*Extrait du document*:

• • •

Toutefois, il ne faut pas manquer de souligner, je crois, que cette controverse fort animée peut permettre de faire une importante prise de conscience. Ce grand débat devrait notamment nous éveiller à la dimension normative du féminin et du masculin. Nous pouvons devenir plus nombreux à saisir, comme l’écrit Irène Théry[1], ce que veut dire habituellement être une femme ou une homme « être un homme ou une femme n’est pas saisissable autrement que comme un ensemble de manières d’agir au masculin, ou au féminin, prescrites par les usages et les coutumes, les normes religieuses ou les règles juridiques ». 
Avant de bien se connaître, il faut entendre, on est un homme ou bien une femme en fonction de ce qui est attendu de nous. Et lorsque, certaines nécessités intérieures l’imposent, nécessités que je ne peux pas développer ici, je pense, qu’il n’y pas de mal à découper quelques barreaux  de notre belle prison dorée. Encore que, il faut savoir ce que l’on va mettre à la place. D’où l’inquiétude des antis égalité des sexes, qui redoutent et imaginent le pire des scénarios – la promotion de l’homosexualité ou l’incitation à changer de sexe - si l’on n’oblige plus un enfant à vivre en fonction de son sexe biologique. 

Les antis égalité du genre seraient bien avisés pour calmer leur peur de voir l'excellent film autobiographique de Guillaume Gallienne « Guillaume et les garçons, à table ! ».

• • •

*Consigne*: Écrivez la suite du passage sur le débat autour de l'égalité des sexes en reprenant juste après sa dernière phrase. La liste qui vient ensuite est un matériau indépendant du passage sur le débat autour de l'égalité des sexes.

*Données fournies*:
• • •

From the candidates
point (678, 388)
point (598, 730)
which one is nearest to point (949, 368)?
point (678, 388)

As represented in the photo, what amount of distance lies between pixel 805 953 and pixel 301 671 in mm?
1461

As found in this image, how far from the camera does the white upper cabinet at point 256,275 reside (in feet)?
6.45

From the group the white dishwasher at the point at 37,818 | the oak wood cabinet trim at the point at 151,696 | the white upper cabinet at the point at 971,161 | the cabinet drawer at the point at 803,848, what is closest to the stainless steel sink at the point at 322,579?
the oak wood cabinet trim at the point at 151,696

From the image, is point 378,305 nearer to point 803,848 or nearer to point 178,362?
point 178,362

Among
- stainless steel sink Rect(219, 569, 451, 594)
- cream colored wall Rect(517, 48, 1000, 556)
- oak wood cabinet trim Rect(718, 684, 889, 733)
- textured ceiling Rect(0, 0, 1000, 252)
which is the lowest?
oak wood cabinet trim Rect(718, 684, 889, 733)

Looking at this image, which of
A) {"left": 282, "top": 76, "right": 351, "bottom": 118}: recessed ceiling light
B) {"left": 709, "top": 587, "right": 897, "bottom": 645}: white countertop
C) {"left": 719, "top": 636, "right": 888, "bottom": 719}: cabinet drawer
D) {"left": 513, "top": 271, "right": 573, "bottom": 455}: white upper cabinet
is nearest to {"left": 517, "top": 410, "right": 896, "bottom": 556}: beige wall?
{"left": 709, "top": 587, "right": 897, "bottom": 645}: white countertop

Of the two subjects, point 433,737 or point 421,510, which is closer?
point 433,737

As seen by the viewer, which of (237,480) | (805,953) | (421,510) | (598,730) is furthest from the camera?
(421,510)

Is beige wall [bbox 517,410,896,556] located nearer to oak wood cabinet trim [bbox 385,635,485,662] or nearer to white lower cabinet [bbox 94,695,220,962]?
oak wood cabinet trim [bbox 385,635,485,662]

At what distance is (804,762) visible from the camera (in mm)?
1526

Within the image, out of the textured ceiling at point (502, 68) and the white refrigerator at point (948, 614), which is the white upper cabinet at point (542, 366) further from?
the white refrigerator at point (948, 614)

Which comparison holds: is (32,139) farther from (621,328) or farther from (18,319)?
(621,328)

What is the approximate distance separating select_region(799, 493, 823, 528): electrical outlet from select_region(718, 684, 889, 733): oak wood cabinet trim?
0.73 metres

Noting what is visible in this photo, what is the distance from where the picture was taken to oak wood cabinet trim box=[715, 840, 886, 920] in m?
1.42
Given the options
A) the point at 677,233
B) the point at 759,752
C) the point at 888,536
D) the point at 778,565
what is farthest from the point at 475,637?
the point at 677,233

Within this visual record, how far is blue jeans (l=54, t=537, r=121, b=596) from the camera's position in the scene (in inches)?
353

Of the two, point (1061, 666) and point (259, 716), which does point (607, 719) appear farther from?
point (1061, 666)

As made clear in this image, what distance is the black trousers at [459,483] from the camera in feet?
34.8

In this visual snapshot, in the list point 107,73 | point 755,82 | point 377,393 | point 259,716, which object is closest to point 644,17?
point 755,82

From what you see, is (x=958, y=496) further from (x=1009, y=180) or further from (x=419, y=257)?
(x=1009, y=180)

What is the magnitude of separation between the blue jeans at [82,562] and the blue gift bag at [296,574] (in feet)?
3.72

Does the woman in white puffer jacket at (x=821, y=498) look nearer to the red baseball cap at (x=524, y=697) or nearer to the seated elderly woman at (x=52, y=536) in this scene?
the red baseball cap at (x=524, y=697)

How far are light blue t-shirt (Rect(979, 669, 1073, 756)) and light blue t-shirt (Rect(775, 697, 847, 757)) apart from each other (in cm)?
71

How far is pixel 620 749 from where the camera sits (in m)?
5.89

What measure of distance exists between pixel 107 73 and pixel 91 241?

• • •

*Réponse rédigée*:
Ce film autobiographique qui vient tout juste de recevoir plusieurs Césars raconte comment un garçon très efféminé, et élevé comme une fille, finit néanmoins par tomber amoureux d’une fille.  Son histoire vient nous dire que c’est souvent  l’expérience et le bon moment  qui finissent par nous placer sur le chemin du développement individuel propre à soi, celui qui tient compte du sens propre à soi et qui invite au devenir et non plus au subir. Un devenir qui inclut toujours l’intégration d’un élément resté inconscient, et qui est bien souvent celui que l’environnement  à permis le moins de se développer. 

Chez Guillaume, un jour sa part masculine consciente, puisque c’est un homme, lui est apparue très clairement. Pour tout un tas de raisons, intérieures et extérieures,  qui seraient trop longues à détailler, les deux proportions ou deux puissances psychiques, soit le pôle féminin et le pôle masculin cohabitent dans la psyché  rarement pacifiquement. Jung faisait très justement remarquer : « Chaque individu n’est pas entièrement mâle ou femelle. Chacun d’eux est fait d’un composé des deux éléments qui sont bien souvent en conflit constant dans la psyché ».

Oui, je m'éloigne beaucoup du message reçu par ceux qui nous gouvernent. Mais, en attendant que les choses s’éclairent davantage dans nos chaumières personnelles, nous devrions voir surgir de plus en plus des symboles de l’Un, ou de l’hermaphrodite[2] qui véhiculent l’idée d’une union entre des contraires, ici le féminin et le masculin.  Des symboles pour compenser peut-être le vide identitaire qu’est entrain de laisser la disparition du patriarcat. 

Et surtout tant que de nouvelles réponses adaptatives humaines (nous l’espérons !) n’auront pas été trouvées et stabilisés pour permettre à notre corps social de plus en plus privé du modèle patriarcal de continuer à fonctionner correctement.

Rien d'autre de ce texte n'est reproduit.